START The data
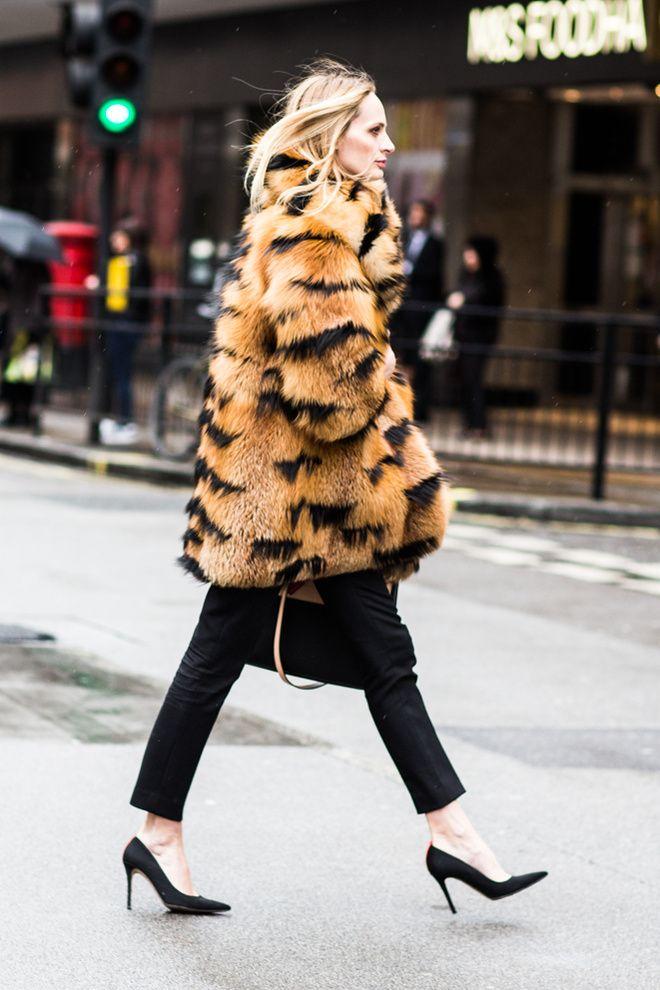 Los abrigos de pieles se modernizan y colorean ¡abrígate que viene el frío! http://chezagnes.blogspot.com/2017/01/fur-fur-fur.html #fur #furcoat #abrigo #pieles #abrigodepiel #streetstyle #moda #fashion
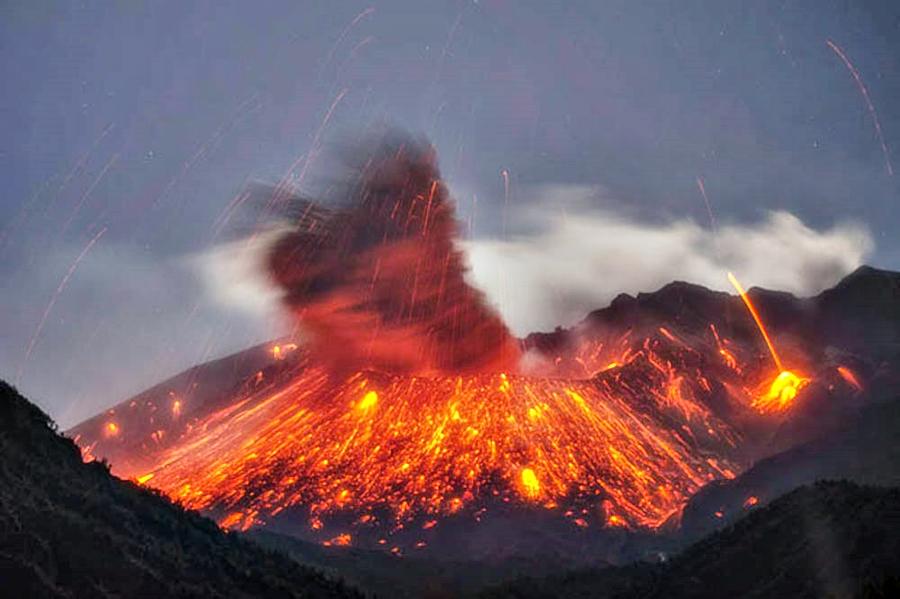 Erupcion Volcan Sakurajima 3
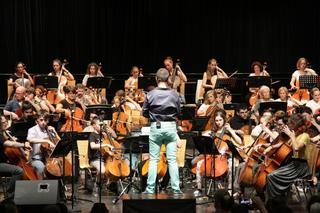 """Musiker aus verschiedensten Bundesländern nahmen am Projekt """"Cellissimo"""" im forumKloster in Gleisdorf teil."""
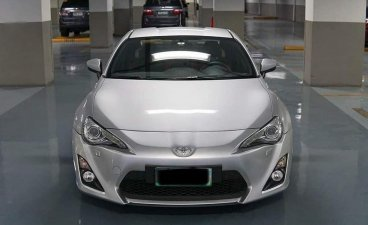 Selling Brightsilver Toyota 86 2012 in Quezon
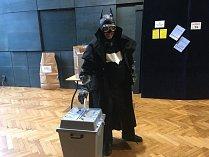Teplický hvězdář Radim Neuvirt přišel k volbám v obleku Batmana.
END The data
Task description → Repeat the listing word for word, and skip every picture it contains.

Your solution →
 Los abrigos de pieles se modernizan y colorean ¡abrígate que viene el frío! http://chezagnes.blogspot.com/2017/01/fur-fur-fur.html #fur #furcoat #abrigo #pieles #abrigodepiel #streetstyle #moda #fashion
 Erupcion Volcan Sakurajima 3
 """Musiker aus verschiedensten Bundesländern nahmen am Projekt """"Cellissimo"""" im forumKloster in Gleisdorf teil."""
 Selling Brightsilver Toyota 86 2012 in Quezon
Teplický hvězdář Radim Neuvirt přišel k volbám v obleku Batmana.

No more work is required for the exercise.